Judas left the chief priests, blood money in hand, seeking the best moment to betray his friend and teacher.  One wonders what must have been going through Judas’ mind when not a day had passed since his bargain and Jesus was on the floor in front of him, washing his feet.  Or when Jesus declared, “Very truly, I tell you, one of you will betray me.”  Or what he was thinking when the disciples looked at one another, looked straight into his eyes, all but one still wondering if it might be them who would betray. 

“Do quickly what you are going to do.”  Both Jesus and Judas knew what the other knew, and so Judas goes off quickly into the night.  

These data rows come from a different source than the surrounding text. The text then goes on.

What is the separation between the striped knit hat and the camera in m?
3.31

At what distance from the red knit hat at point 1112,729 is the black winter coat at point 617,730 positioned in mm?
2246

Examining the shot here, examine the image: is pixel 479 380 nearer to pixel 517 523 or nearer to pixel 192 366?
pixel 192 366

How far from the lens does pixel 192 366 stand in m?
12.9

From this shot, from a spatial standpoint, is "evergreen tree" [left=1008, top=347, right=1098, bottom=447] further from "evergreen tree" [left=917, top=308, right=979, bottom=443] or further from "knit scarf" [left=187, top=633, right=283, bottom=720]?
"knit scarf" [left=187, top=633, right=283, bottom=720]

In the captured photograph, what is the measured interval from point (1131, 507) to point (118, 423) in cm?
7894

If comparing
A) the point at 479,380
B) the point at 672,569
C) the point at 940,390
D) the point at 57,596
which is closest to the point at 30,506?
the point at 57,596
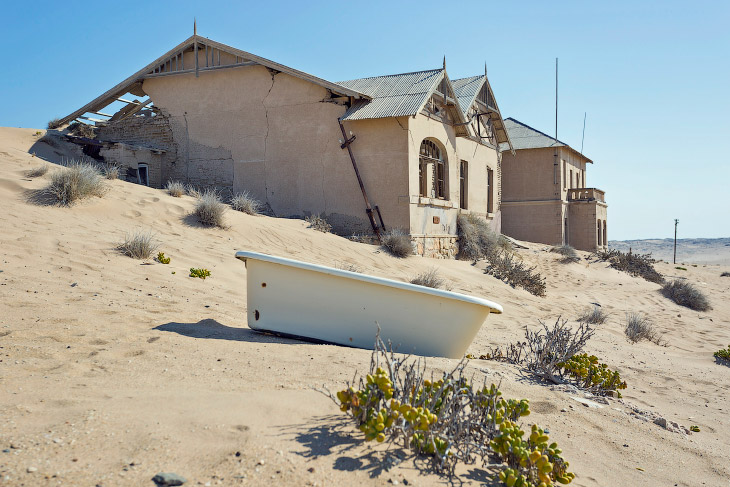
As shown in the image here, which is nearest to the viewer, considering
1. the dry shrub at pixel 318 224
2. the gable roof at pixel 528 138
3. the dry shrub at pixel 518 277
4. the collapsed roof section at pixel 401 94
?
the dry shrub at pixel 518 277

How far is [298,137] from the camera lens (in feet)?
47.9

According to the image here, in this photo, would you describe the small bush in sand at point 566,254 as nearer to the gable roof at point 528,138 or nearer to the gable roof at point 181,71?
the gable roof at point 528,138

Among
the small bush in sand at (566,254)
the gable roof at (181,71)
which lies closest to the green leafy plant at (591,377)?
the gable roof at (181,71)

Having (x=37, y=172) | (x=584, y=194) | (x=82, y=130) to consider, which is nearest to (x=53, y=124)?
(x=82, y=130)

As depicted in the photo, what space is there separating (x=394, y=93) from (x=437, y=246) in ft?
14.2

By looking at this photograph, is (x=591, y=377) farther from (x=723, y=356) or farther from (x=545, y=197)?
(x=545, y=197)

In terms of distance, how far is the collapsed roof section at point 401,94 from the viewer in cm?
1340

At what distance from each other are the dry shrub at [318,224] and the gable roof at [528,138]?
14.9 metres

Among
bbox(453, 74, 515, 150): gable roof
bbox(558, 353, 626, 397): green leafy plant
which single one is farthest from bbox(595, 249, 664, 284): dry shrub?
bbox(558, 353, 626, 397): green leafy plant

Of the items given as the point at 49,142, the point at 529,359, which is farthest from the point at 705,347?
the point at 49,142

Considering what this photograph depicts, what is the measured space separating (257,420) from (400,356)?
181cm

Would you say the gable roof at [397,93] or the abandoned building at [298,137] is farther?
the abandoned building at [298,137]

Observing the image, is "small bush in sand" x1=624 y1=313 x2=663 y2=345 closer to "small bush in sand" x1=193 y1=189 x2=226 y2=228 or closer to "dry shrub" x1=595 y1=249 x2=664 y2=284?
"small bush in sand" x1=193 y1=189 x2=226 y2=228

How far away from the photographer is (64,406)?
2.98 metres
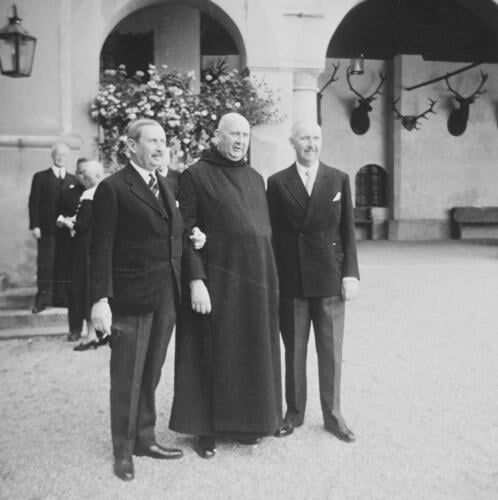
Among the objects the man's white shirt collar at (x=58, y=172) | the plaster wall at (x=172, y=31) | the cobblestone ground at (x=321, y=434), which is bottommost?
the cobblestone ground at (x=321, y=434)

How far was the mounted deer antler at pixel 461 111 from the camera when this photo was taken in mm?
18094

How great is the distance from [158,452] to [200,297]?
2.87 feet

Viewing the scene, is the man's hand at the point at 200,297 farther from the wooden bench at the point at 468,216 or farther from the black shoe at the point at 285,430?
the wooden bench at the point at 468,216

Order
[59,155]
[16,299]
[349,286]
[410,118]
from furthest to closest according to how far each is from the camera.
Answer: [410,118], [16,299], [59,155], [349,286]

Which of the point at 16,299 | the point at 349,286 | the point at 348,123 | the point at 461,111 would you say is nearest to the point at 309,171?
the point at 349,286

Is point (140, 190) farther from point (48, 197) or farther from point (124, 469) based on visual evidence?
point (48, 197)

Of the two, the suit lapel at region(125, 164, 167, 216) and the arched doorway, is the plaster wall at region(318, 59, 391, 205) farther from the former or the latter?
the suit lapel at region(125, 164, 167, 216)

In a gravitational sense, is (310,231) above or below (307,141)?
below

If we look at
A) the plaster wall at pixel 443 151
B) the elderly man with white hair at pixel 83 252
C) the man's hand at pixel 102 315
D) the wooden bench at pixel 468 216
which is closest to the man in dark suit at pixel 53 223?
the elderly man with white hair at pixel 83 252

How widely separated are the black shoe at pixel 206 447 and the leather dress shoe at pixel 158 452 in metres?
0.11

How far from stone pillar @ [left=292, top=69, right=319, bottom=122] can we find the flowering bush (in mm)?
482

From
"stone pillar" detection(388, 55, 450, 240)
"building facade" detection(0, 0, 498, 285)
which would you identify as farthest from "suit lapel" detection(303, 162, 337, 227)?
"stone pillar" detection(388, 55, 450, 240)

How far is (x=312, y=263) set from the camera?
401 centimetres

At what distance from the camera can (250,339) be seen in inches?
147
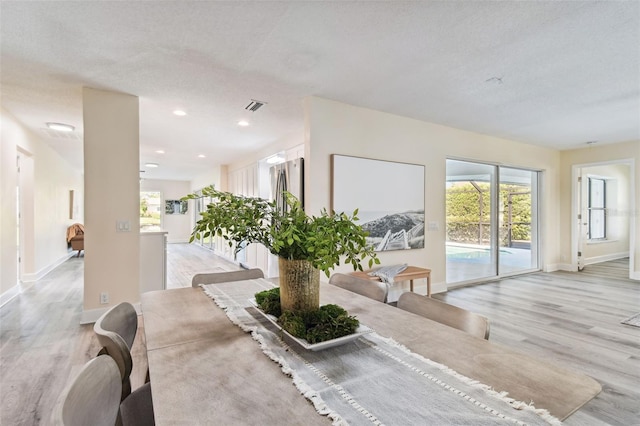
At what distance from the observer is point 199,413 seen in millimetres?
724

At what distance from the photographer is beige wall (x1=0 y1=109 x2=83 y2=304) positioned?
3.99 metres

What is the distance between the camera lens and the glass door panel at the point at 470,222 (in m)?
4.88

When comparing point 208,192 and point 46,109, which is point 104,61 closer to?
point 46,109

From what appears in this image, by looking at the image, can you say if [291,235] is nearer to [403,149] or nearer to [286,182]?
[403,149]

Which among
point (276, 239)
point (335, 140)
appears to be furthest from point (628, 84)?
point (276, 239)

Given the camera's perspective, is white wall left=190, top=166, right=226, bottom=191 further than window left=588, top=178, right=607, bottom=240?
Yes

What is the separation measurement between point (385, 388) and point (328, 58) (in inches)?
97.4

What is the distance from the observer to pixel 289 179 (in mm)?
4621

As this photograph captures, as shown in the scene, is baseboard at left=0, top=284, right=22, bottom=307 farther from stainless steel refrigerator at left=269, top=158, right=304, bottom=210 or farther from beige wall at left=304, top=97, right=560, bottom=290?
beige wall at left=304, top=97, right=560, bottom=290

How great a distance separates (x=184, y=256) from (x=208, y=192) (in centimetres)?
788

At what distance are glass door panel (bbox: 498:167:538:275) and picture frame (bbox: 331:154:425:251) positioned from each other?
215 centimetres

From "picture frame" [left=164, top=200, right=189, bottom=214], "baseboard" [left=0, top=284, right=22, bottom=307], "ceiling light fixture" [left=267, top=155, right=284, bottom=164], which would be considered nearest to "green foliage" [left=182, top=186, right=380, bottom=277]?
"ceiling light fixture" [left=267, top=155, right=284, bottom=164]

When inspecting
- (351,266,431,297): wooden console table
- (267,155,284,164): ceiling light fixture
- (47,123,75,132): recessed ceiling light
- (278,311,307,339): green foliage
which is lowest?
(351,266,431,297): wooden console table

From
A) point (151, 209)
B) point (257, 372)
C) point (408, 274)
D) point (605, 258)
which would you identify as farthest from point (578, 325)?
point (151, 209)
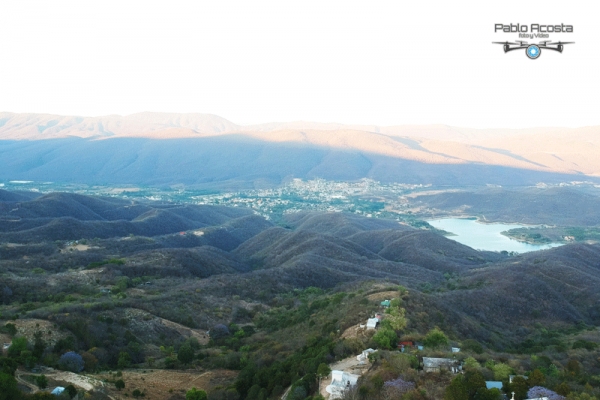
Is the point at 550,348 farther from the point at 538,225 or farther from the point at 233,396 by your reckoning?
the point at 538,225

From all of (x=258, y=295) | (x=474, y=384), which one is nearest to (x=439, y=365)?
(x=474, y=384)

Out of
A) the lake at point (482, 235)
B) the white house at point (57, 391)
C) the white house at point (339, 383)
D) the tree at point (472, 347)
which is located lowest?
the lake at point (482, 235)

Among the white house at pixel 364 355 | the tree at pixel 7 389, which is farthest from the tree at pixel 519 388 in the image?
the tree at pixel 7 389

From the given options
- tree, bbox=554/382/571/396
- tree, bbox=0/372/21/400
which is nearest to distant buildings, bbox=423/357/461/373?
tree, bbox=554/382/571/396

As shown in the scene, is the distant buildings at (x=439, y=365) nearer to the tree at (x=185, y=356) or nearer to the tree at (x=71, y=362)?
the tree at (x=185, y=356)

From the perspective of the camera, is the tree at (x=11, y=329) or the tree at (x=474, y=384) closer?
the tree at (x=474, y=384)

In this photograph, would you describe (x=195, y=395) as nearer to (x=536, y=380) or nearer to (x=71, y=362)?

That was Judas’ night, written down for the ages, but the sad truth is that there was nothing particularly special about that night or about his betrayal.  We are all Judas; we all skulk off into the darkness, seeking the best moment to betray.  From all our hearts come evil thoughts, murder, adultery, fornication, theft, false witness, slander, all that defiles.  We all take the sop-dipped bread from Jesus’ hand and then do quickly what we are going to do.

And yet, it is at these very moments that the Son of Man is glorified, glorified by a love so profound as to be disconcerting.  “But God shows his love for us in that while we were yet sinners Christ died for us.” Romans 5:8

The Church, in her wisdom, unfurls the events of Holy Week in real time.  If we are paying attention at all, by the time we get to Wednesday the story becomes difficult to hear.  Holy Week forces us to calculate the price at which we will betray, and then to gaze upon our Savior, who gave his body to be whipped and his face to be spit upon.  And then, if we can bear it, to let Jesus love us anyway.